## Exercise
In the entries that follow, how many lines hold the string "camera"? Give only that number.

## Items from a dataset
= = = = = = =
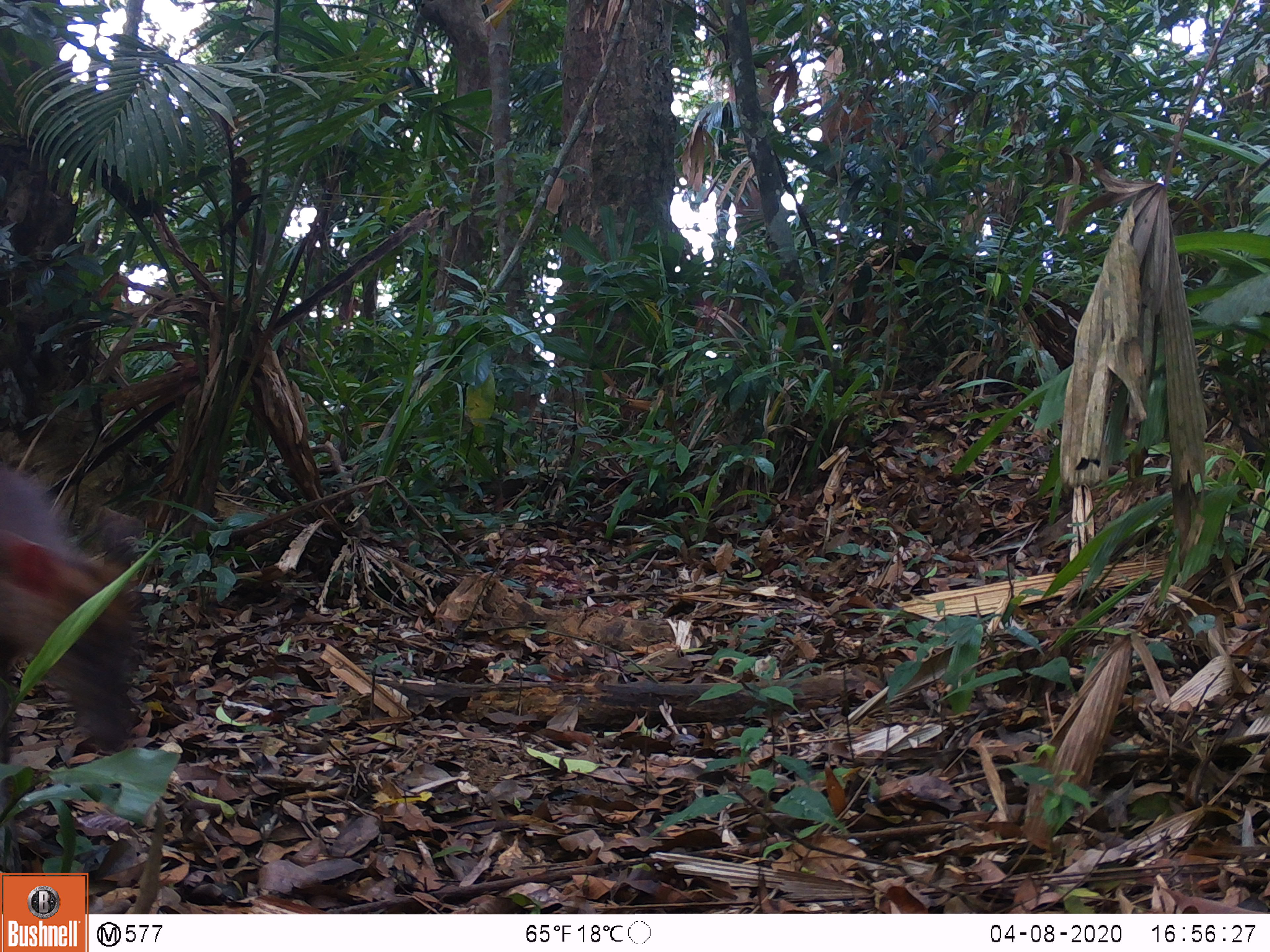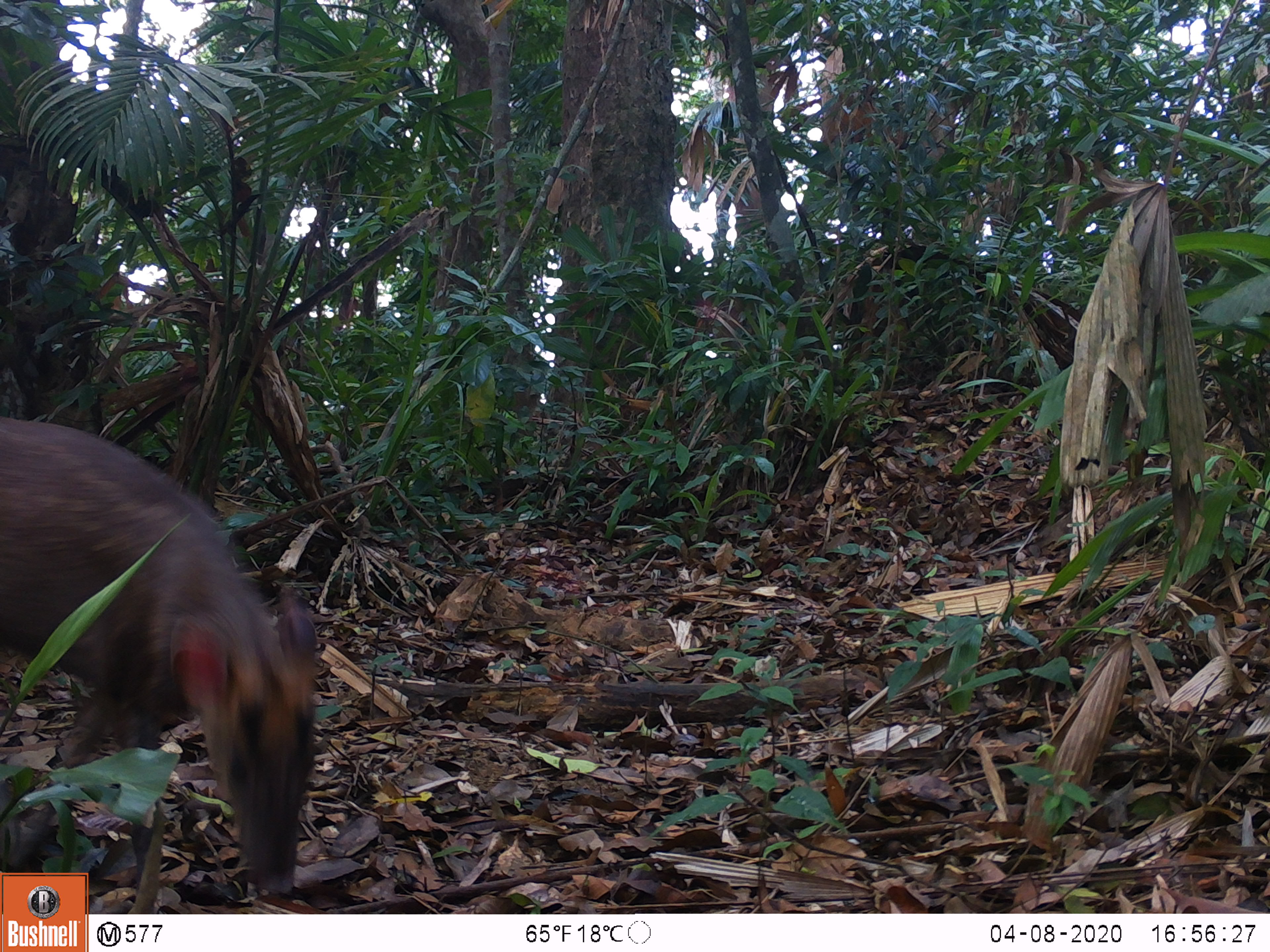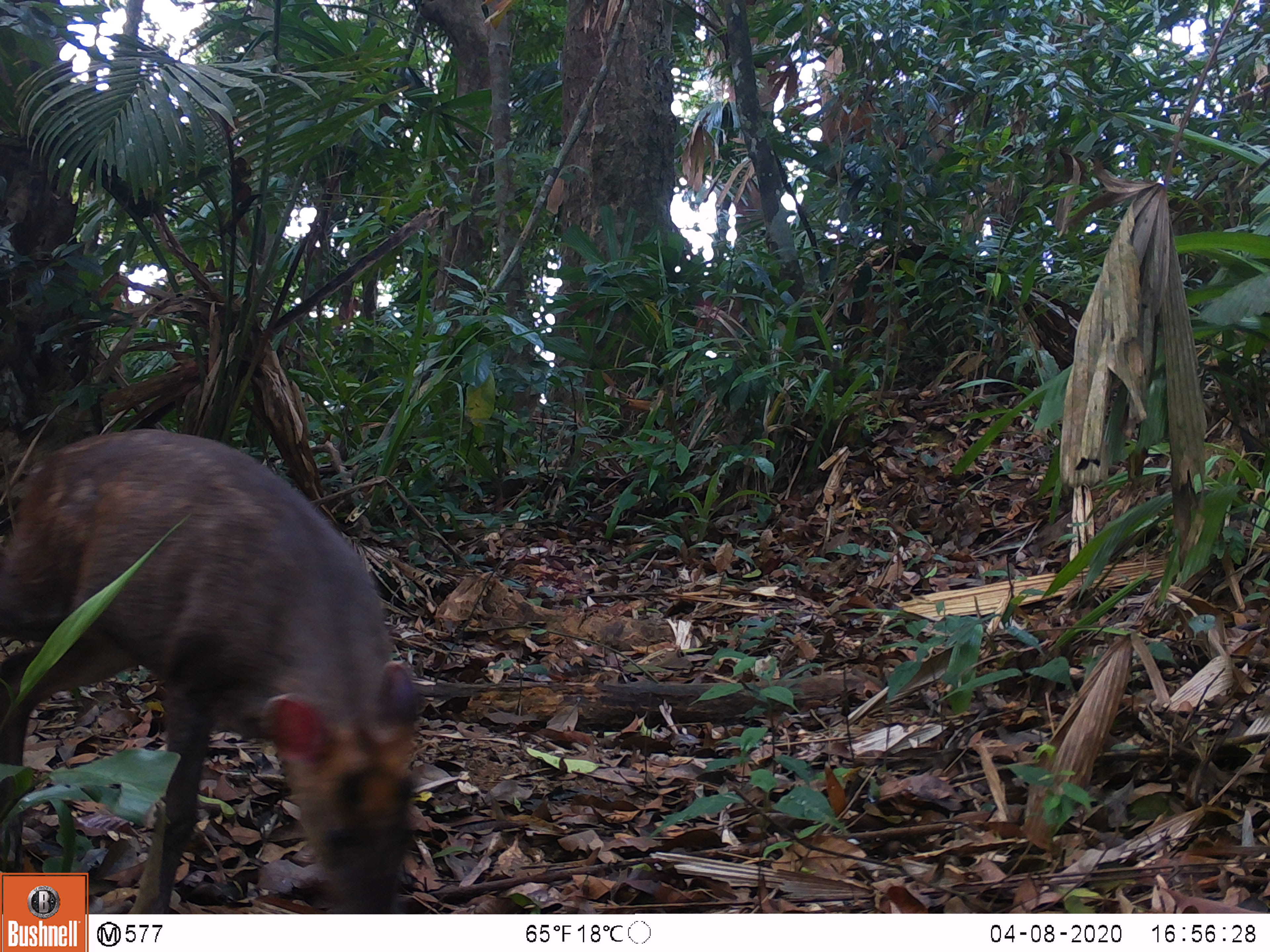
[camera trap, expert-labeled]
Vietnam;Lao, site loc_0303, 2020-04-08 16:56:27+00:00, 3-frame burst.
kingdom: Animalia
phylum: Chordata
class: Mammalia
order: Artiodactyla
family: Cervidae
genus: Muntiacus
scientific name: Muntiacus rooseveltorum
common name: roosevelt's muntjac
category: roosevelts muntjac group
Roosevelts muntjac group (roosevelt's muntjac) (Muntiacus rooseveltorum). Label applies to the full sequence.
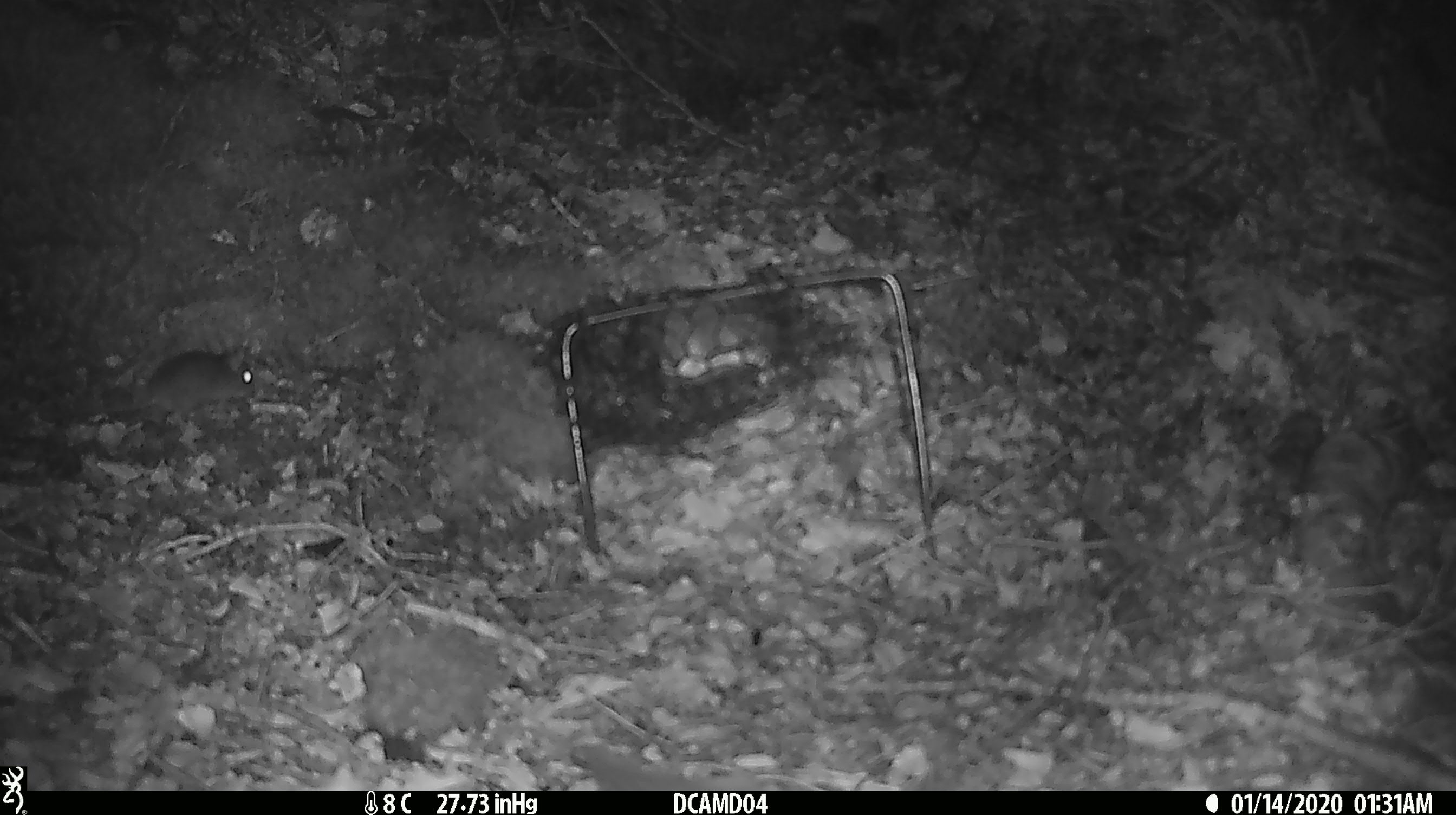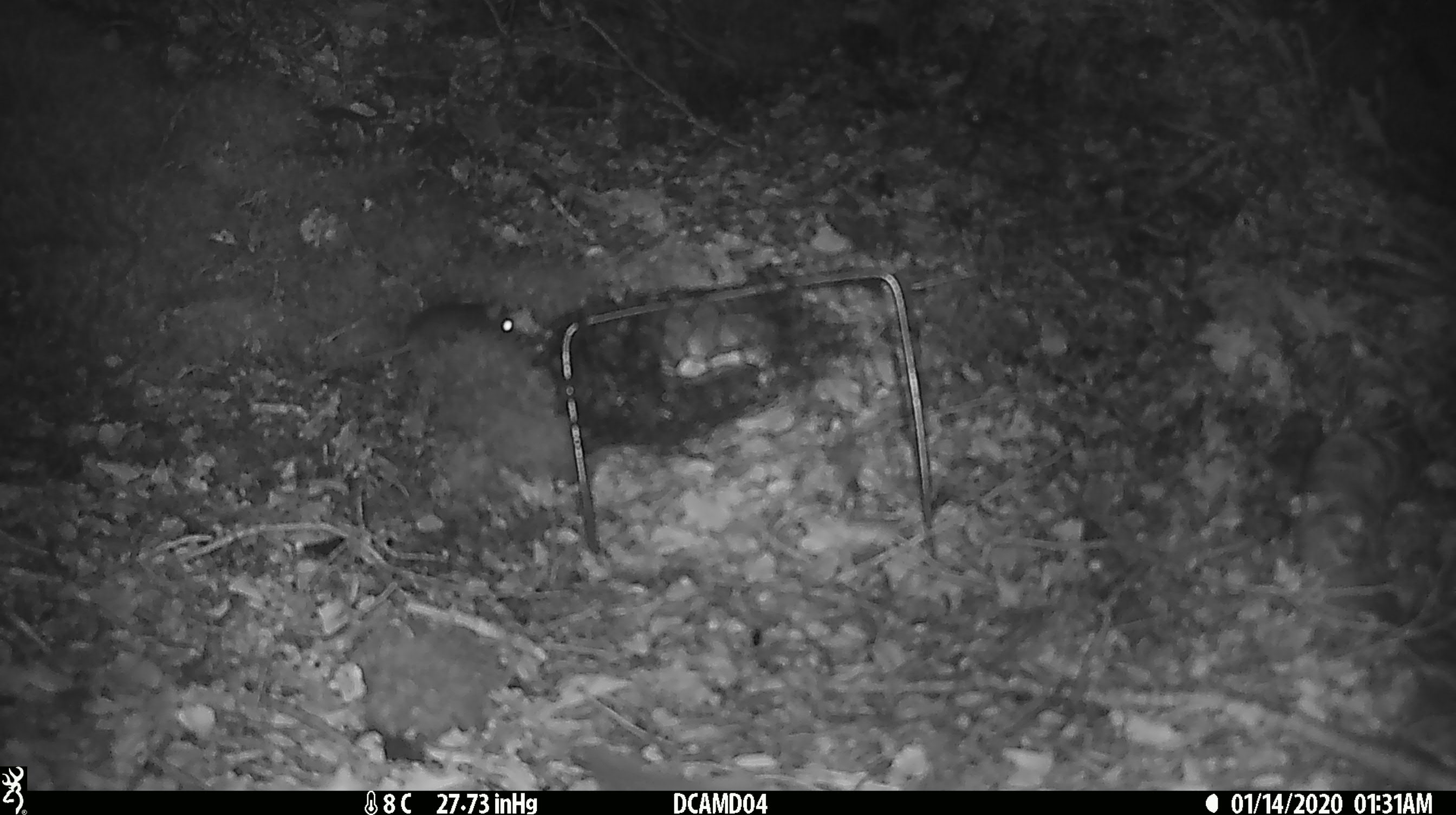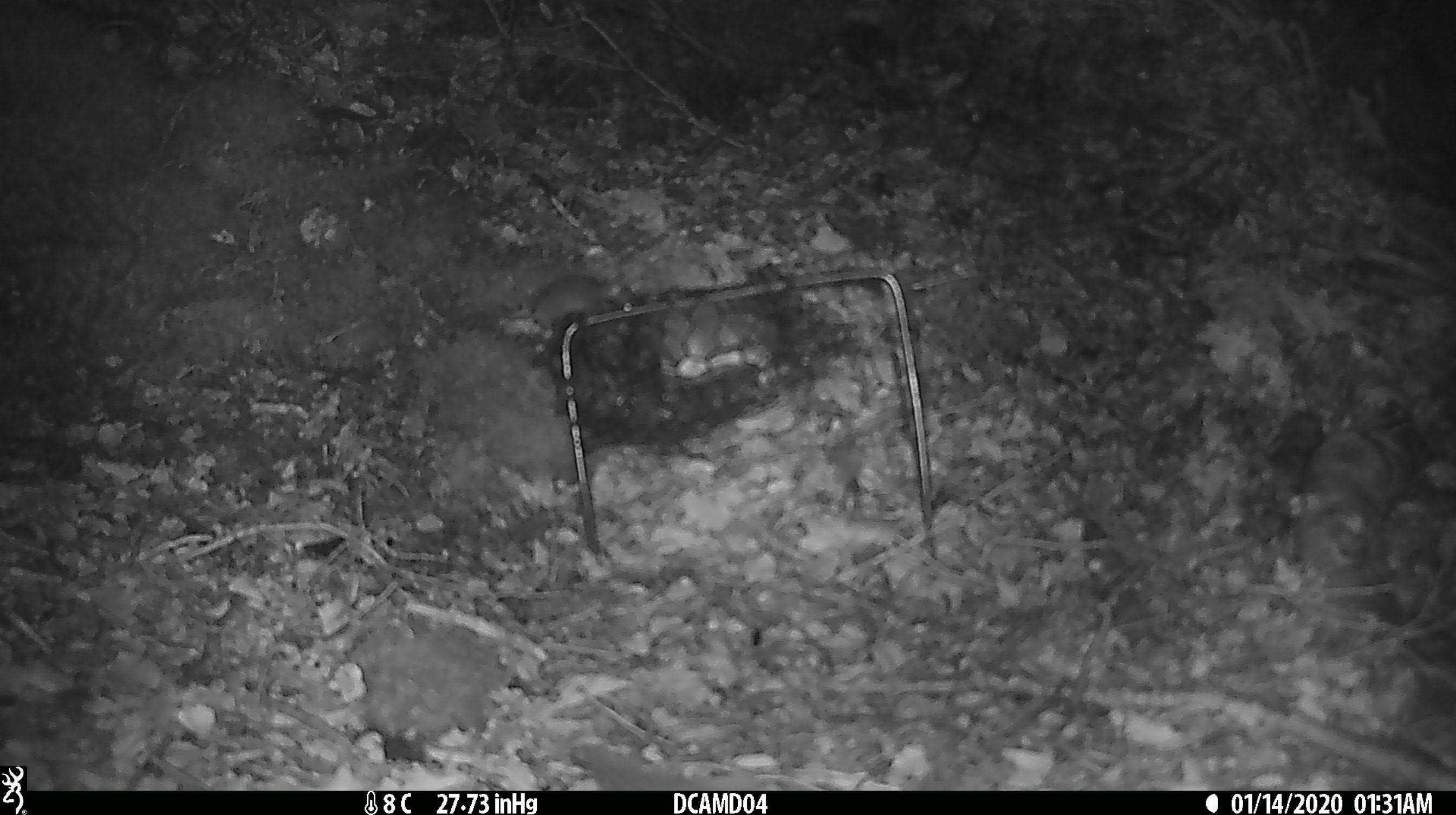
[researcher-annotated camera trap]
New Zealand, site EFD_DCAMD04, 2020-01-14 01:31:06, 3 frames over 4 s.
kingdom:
= = = = = = =
## Answer area
2